E non è l’unica situazione in cui l’orco fa una misera figura. Monsignor Giuseppe Cappelletti racconta che una volta un orco balla e canta sopra un ponticello sul torrente Fraselle finché il ponticello crolla facendo finire il malcapitato in acqua, con pochissimo onore e smentendo gli attributi magici o diabolici generalmente attribuitigli.
Ci sono ancora i due orchi dei Marognoni i quali vengono alle mani tra loro per stabilire di chi dei due fosse la responsabilità della fuga di un malgaro appena catturato. Ne nasce un gigantesco scontro con botte da orbi tanto che batti di qua, batti di là, un intero costone roccioso si sbriciola dando origine appunto alla località Marognoni.
Come per le anguane, anche gli orchi presentano una duplicità di comportamenti. Talvolta aiutano gli uomini, come è accaduto a quel marito che credeva alla malattia della moglie e per questo si reca a Recoaro a prendere l’acqua che avrebbe risolto il malanno. Ma, grazie all’aiuto di un orco buono, il marito smaschera l’infedeltà della donna e «così la moglie è stata guarita con un bastone di faggio senza bere l’acqua di Recoaro».
L’orco è anche un incontenibile trasformista può assumere le sembianze di scrofa, cavalla, pecora, basilisco, vento, anitra, quercia, ragazza,… E anche di un umano, naturalmente. Insomma davvero un gran imbroglione!
E, a proposito di località e toponimi, il sito più noto è il Sengio dell’Orco, impropriamente chiamato “Fungo di Camposilvano” a causa della sua forma che ricorda un gigantesco fungo. Ma la tradizione folkloristica racconta un’altra storia, racconta che quel particolare masso lì è stato trasportato da un orco per consentire alle fade di fissare un capo della loro strategica corda (l’altro veniva fissato al Corno Barila, sul versante opposto della valle, in quel di Campofontana). Così fade e anguane potevano, nottetempo, stendere i panni ad asciugare.
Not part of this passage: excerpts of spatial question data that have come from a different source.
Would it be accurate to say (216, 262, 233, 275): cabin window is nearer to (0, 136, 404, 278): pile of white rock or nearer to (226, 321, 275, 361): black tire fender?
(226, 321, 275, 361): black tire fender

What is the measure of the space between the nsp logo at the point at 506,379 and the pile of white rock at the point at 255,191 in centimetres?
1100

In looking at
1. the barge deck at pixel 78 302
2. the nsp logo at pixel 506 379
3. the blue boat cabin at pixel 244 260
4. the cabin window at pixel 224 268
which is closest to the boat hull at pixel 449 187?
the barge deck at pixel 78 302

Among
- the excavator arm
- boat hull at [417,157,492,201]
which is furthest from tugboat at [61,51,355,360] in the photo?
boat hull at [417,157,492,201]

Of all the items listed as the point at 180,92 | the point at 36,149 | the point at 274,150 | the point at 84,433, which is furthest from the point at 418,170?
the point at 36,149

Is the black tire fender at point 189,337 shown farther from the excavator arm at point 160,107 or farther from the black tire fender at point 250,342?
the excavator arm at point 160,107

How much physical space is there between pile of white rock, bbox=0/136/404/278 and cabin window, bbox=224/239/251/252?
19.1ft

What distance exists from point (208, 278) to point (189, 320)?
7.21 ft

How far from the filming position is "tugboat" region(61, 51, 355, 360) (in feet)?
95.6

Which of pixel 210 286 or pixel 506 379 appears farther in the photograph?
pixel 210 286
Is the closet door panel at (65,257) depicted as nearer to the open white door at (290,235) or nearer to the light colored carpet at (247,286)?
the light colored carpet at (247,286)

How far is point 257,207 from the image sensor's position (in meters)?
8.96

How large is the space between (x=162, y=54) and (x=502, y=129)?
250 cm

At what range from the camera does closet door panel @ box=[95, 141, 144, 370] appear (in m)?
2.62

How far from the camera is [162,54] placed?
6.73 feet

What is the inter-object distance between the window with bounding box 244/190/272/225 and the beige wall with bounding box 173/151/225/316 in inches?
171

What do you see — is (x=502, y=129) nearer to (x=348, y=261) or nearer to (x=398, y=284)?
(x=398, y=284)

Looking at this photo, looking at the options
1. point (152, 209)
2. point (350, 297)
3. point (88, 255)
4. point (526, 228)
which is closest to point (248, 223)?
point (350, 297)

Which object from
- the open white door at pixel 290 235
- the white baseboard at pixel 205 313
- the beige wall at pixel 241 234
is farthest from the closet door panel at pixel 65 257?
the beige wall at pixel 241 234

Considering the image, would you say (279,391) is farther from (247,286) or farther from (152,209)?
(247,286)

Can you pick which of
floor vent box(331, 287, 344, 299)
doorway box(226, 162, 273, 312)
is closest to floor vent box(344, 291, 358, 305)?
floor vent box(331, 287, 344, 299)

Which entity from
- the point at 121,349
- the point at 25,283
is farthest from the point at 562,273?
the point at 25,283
Una bella storia di collaborazione tra esseri mitici, per una volta.
Veramente, una caratteristica dell’orco è proprio la suo forza prodigiosa che faceva tutt’uno con le sue dimensioni gigantesche, tali da consentirgli di stare in piedi a cavallo di una valle, o sui tetti delle case.
A completare il quadro c’è perfino l’Orco Burlevole che, dopo aver sbarrato il passo a San Carlo Borromeo mentre dalla Lessinia scendeva ad Ala di Trento, scoperto in flagrante dal Santo e messo alle strette dal Segno della croce, si volatilizza con una gran risata assieme ad una rassicurante ammissione di sconfitta ad opera del vescovo: «Sta olta te me l’è fata ti!». Ed era sempre lo stesso Orco Burlevole che faceva sentire il rumore sordo di una lontana frana facendo così spaventare i montanari i quali si accorgevano dell’inganno solo quando udivano proveniente da non si sa dove una grassa risata.
Insomma, l’orco poteva contare su un range comportamentale molto ampio che andava dal rapimento dei bambini per mangiarli all’essere egli stesso vittima dell’astuzia femminile. Tutto questo lo colloca in un’area dove il drammatico convive con il comico e il fiabesco, usufruendo così di un’interpretazione popolare capace di mediare esemplarmente tra le opposte forze che agiscono nel mondo, ieri come oggi.